Per prima cosa bisogna fare un piccolo passo indietro. Antecedente al suo ultimo film fu appunto La Trilogia della vita (composta da Il fiore delle Mille e una notte, Il Decameron e I Racconti di Canterbury) che aveva il compito di rendere omaggio e collegare la popolazione sottoproletaria del suo tempo con un arcaico popolo considerato ancora vivo, semplice e colorato, totalmente fuori dalla dimensione della storia «la sua allegria, non la millenaria lotta, la sua natura, non la sua coscienza», in forte contrasto con il moralismo borghese e il suo modello capitalistico-omologatore che diventeranno, negli anni futuri, tiranni dell’Occidente. 

Pasolini è consapevole che qualcosa sta cambiando: è in atto una decisiva svolta epocale che avrà come conseguenza l’entrata di quel popolo tanto vagheggiato nei cancelli della dimensione della storia: «un esercito di contadini che sembra farsi cristiano». È da questa consapevolezza che l’autore prende le mosse per la realizzazione del film che sarà considerato fra i più scioccanti della storia del cinema borghese, ponendo al centro dell’intera opera il sesso, utilizzato come brutale metafora per descrivere la mercificazione dei corpi che il potere attua; quegli stessi corpi che un tempo, egli stesso ha amato. Anche il sesso, come molti altri termini cui Pasolini era solito cambiare di significato rivalutandoli in chiave post-moderna (si vedano ad esempio i concetti di sviluppo e progresso, conformismo e anticonformismo), viene rivalutato: un tempo era da considerare come risorsa e liberazione delle classi meno abbienti, oggi invece, è da considerare come «un orribile obbligo di massa a cui tutti, prima o poi, si adeguano, nell’ansia di uguaglianza insita non tanto nel popolo stesso, ma nella degradazione capitalistica e consumistica». 

L’inferno pasoliniano si struttura dunque in 4 gironi. Nell'Antinferno i Signori sottoscrivono le norme del Codice con un patto di sangue, sposando ciascuno la figlia di un altro, suddividono quindi le giovani prede in quattro gruppi: vittime, soldati, collaborazionisti, servitù.
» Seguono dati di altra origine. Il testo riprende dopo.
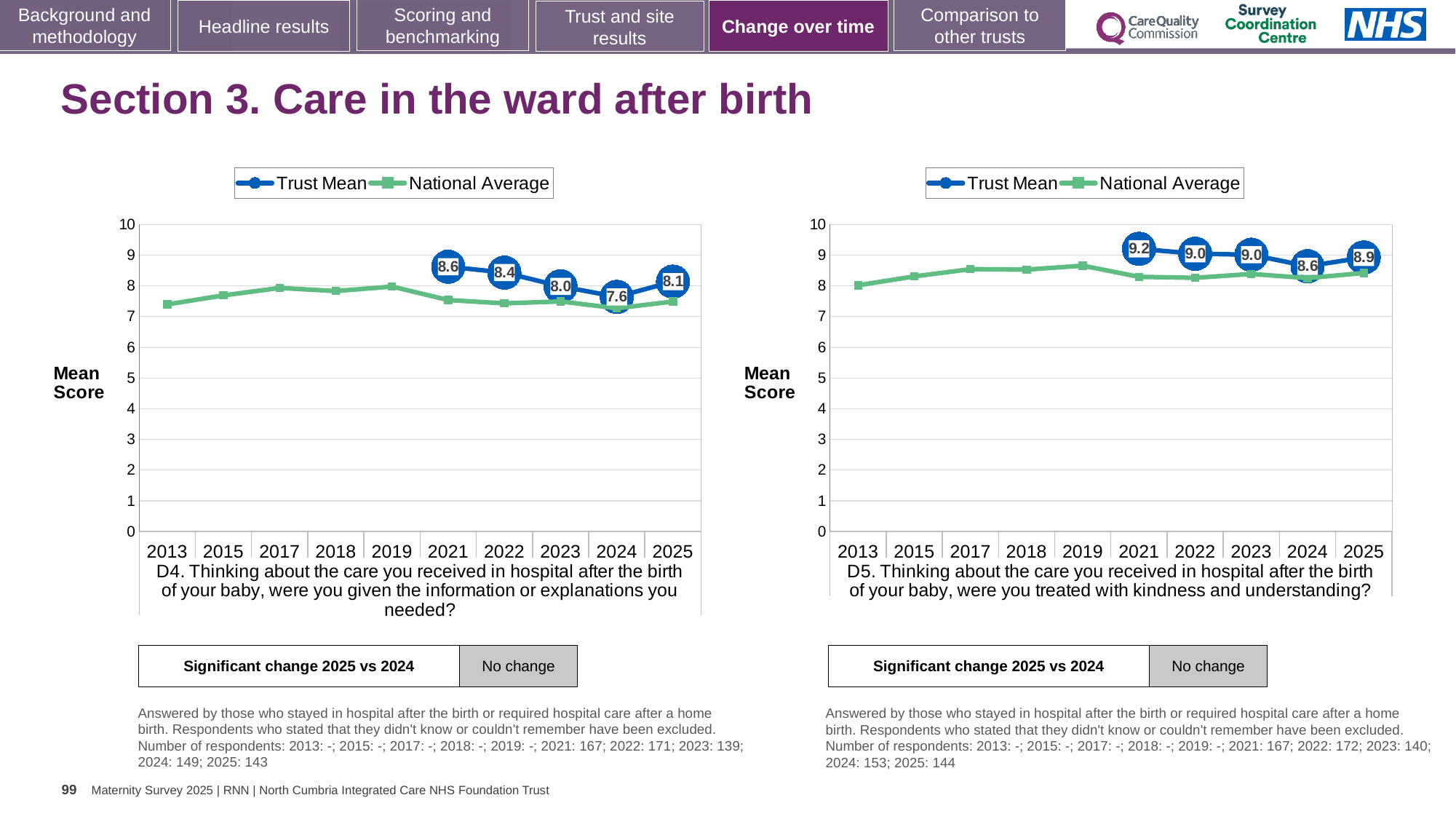
What kind of chart is the D4 chart on the left? Line chart In the D4 chart on the left, is the National Average value for 2013 greater or less than 8? less In the D5 chart on the right, is the Trust Mean score higher in 2025 or in 2024? 2025 In the D4 chart on the left, what is the Trust Mean score for 2025? 8.1 In the D4 chart on the left, what is the difference between the Trust Mean scores for 2021 and 2024? 1.0 In the D4 chart on the left, what is the Trust Mean score for 2021? 8.6 In the D5 chart on the right, what is the difference between the Trust Mean scores for 2021 and 2025? 0.3 In the D4 chart on the left, which year has the lowest Trust Mean score? 2024 How many years are shown on the x axis of the D4 chart on the left? 10 In the D5 chart on the right, which year has the highest Trust Mean score? 2021 How many series does the legend of the D5 chart on the right list? 2 In the D5 chart on the right, what is the Trust Mean score for 2024? 8.6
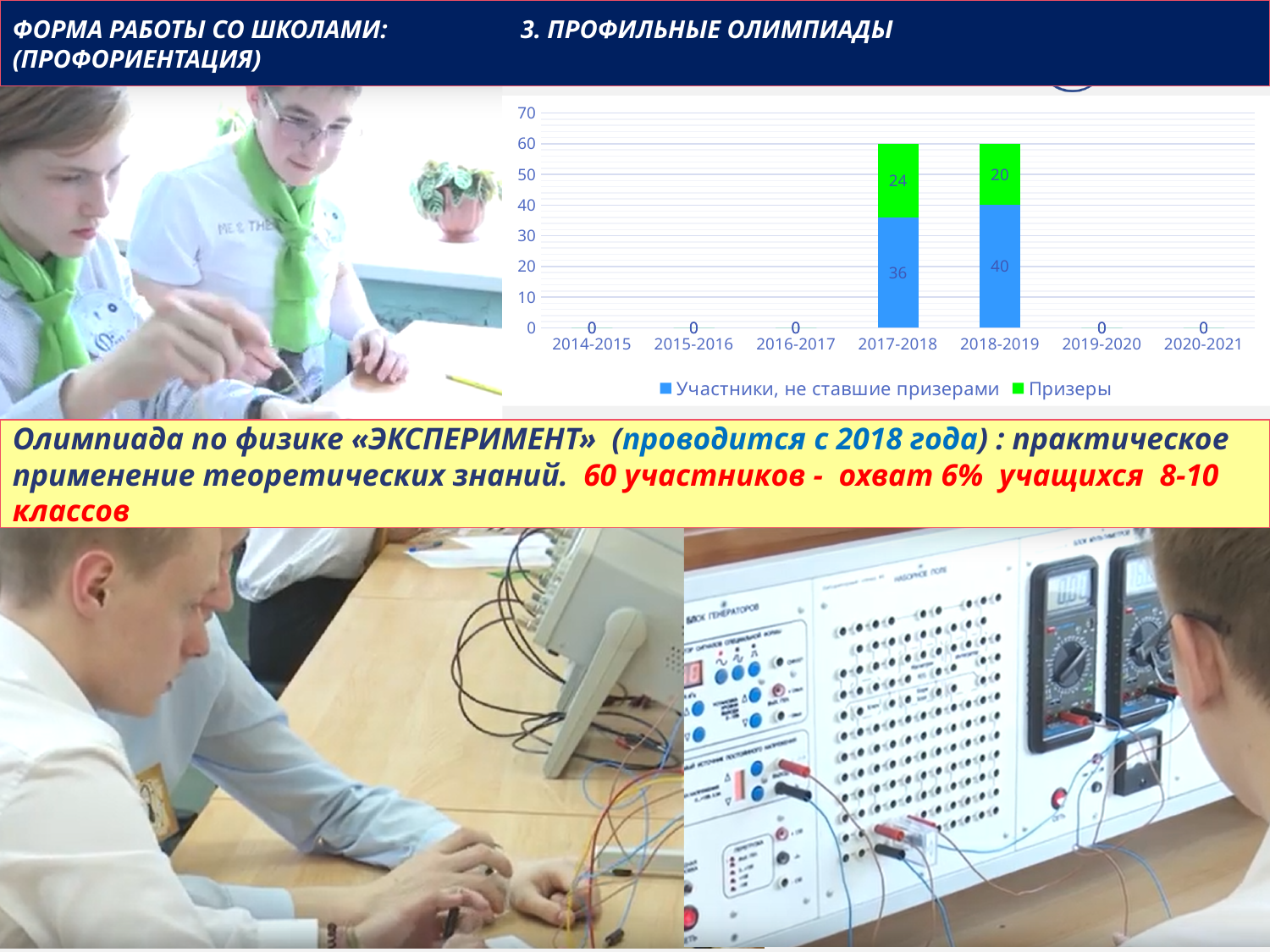
What is the total height of the stacked bar for 2018-2019? 60 How many year categories are shown on the x axis of the chart? 7 How many series does the chart legend list? 2 What is the value of «Участники, не ставшие призерами» for 2018-2019? 40 Which year has the highest value for «Призеры»? 2017-2018 What is the value of «Участники, не ставшие призерами» for 2017-2018? 36 What is the value of «Призеры» for 2018-2019? 20 Which series is shown in green in the chart? Призеры What is the total height of the stacked bar for 2017-2018? 60 What is the difference between the «Участники, не ставшие призерами» values for 2018-2019 and 2017-2018? 4 What kind of chart is shown on the slide? stacked bar chart What is the value of «Призеры» for 2017-2018? 24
Nel Girone delle Manie, i Signori, eccitati dai racconti feticisti della Signora Vaccari, seviziano ripetutamente i ragazzi, fino a farli stare nudi a quattro zampe, latranti come cani, dando loro in pasto polenta riempita di chiodi. Nel Girone della Merda, affidato alle perversioni anali della Signora Maggi, le vittime apprendono l'arte di farsi sodomizzare con gratitudine e partecipano a un pantagruelico pranzo la cui portata principale è costituita dalle proprie feci. Nel Girone del Sangue, instillando un meccanismo di mutua delazione tra i ragazzi, i Signori designano le vittime dello strazio finale. In un'orgia di efferatezze e riti profani, tra torture, sevizie, amputazioni e uccisioni perpetrate sulla base di una sorta di dantesca pena del contrappasso, Signori e collaborazionisti si cimentano in balletti isterici e atti di sesso necrofilo. Un nuovo potere è alle porte, teso a dominare la popolazione attraverso la sopraffazione sessuale, e la conseguente alienazione di questi corpi ormai assuefatti, porterà l’autore ad abiurare se stesso, il suo pensiero e il suo contatto intimo e sentimentale con quella classe popolare tanto amata che, entrando con prepotenza in una trasformazione massificatrice voluta dal potere post-fascista, sarà artefice del suo sfacelo culturale e antropologico, a piè pari con l’opera livellatrice delle classi dominanti che agiscono in nome di un presunto progresso.